Les adeptes du lieu commun assènent que l’important n’est pas la destination, mais le chemin. Je leur donne volontiers raison. Chaque semaine, je consignerai par le verbe ma préparation physique et mes sentiments. Au milieu des baskets sales, sous les cartes et les plans d’entraînement, le lecteur trouvera un canapé moelleux. Ma caverne est le royaume de la fonte et des compléments alimentaires. Sportif à mes heures, je reste surtout un sédentaire farouche.
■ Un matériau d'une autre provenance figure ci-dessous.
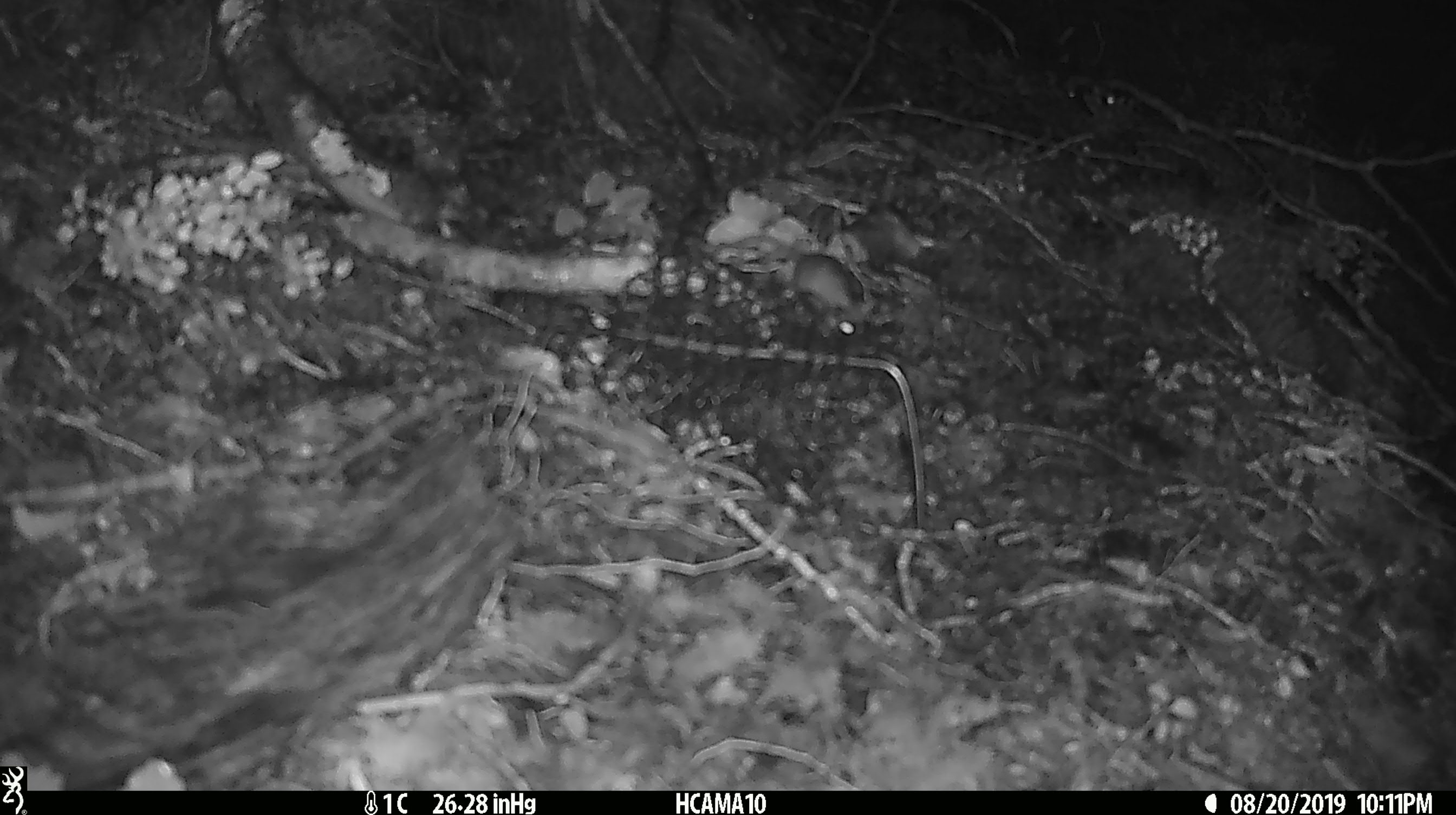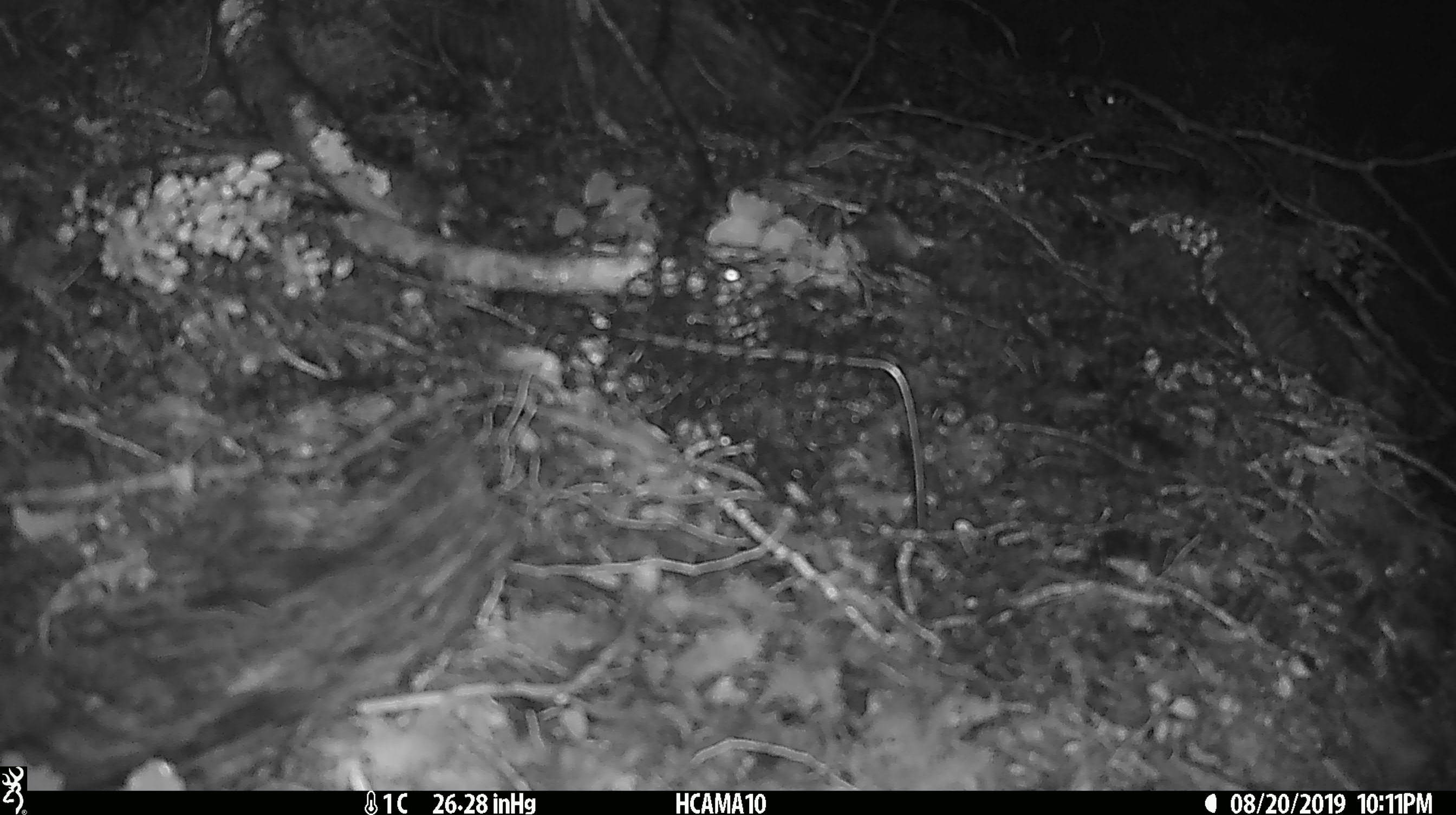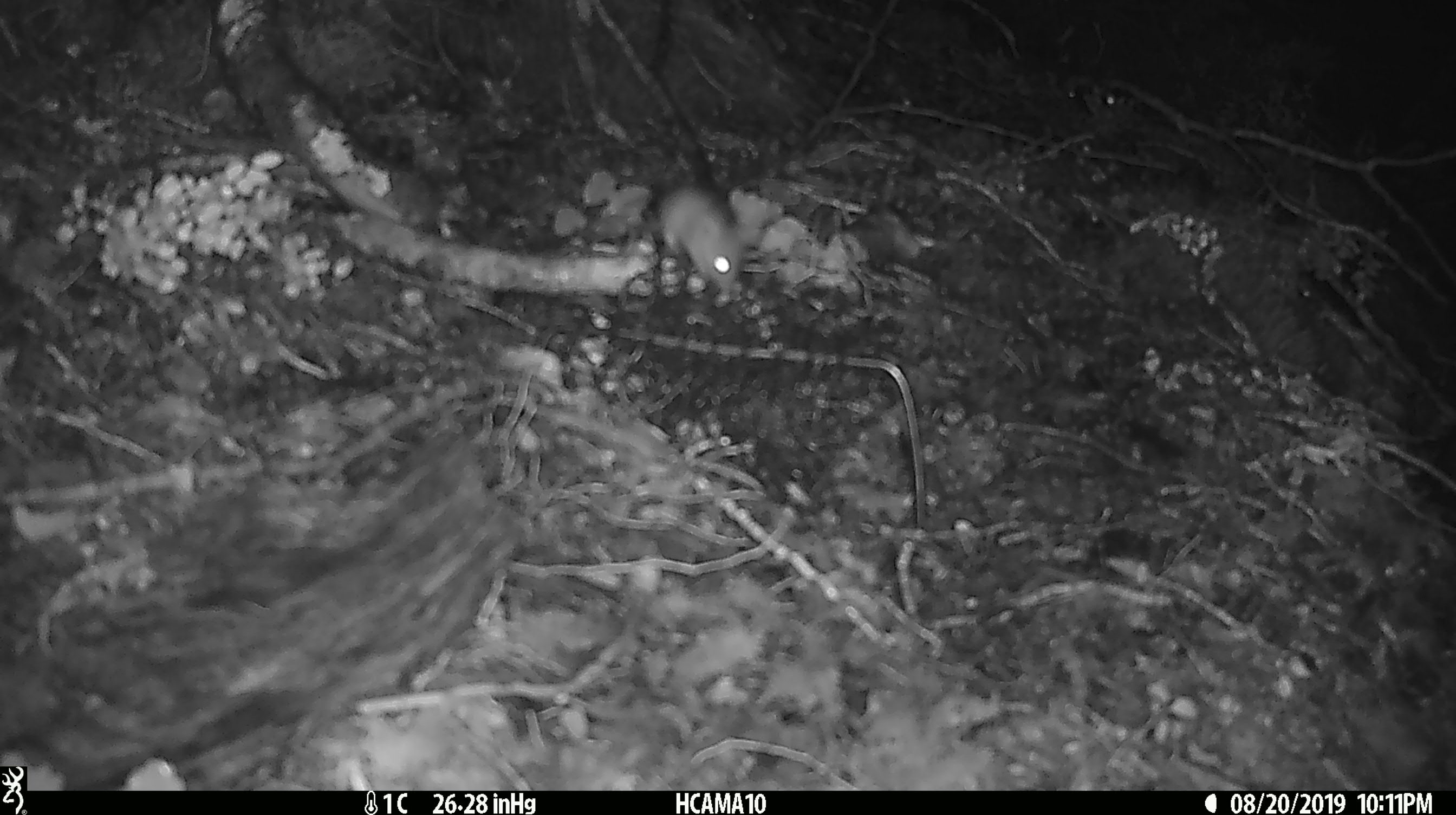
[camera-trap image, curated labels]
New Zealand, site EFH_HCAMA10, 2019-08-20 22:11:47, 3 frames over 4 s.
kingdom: Animalia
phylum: Chordata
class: Mammalia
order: Rodentia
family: Muridae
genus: Mus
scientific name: Mus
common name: mouse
Dans mon atelier d’alchimiste, grâce à ma sueur et un zeste de volonté, je distille les rêves et les cauchemars du quotidien de l’entraînement.
Alors, franchement, qu’est-ce que je fous là ?
Les barres rouges de ma prison défilent sur le cadran du réveil. L’heure arrive de poser ma plume et de partir travailler. Je n’ai pas encore répondu à cette question qui m’occupera pendant six mois.
Voilà tout l’objet de mes textes, trouver les motivations profondes de cette folie. Celles qui me feront tenir quand j’affronterai la souffrance, quand chaque cellule de mon corps me suppliera d’abandonner. J’espère y puiser la force de faire un pas de plus, puis encore un autre, jusqu’à la ligne d’arrivée.
J’écris pour ne pas oublier. Un jour, je réchaufferai les soirs de ma vieillesse à la flamme de ces souvenirs. Enfin, j’écris pour mes proches, pour qu’ils comprennent ce que représente cette folie.
Qui sait ? J’ai l’orgueil de rêver d’une publication. L’objet livre me fascine et je veux laisser mes empreintes dans la matière, tracer des lignes d’encre le long de pages trop blanches pour partir à la rencontre de mon lecteur. Je gage que, dans une poignée de pages, il aura appris à me connaître.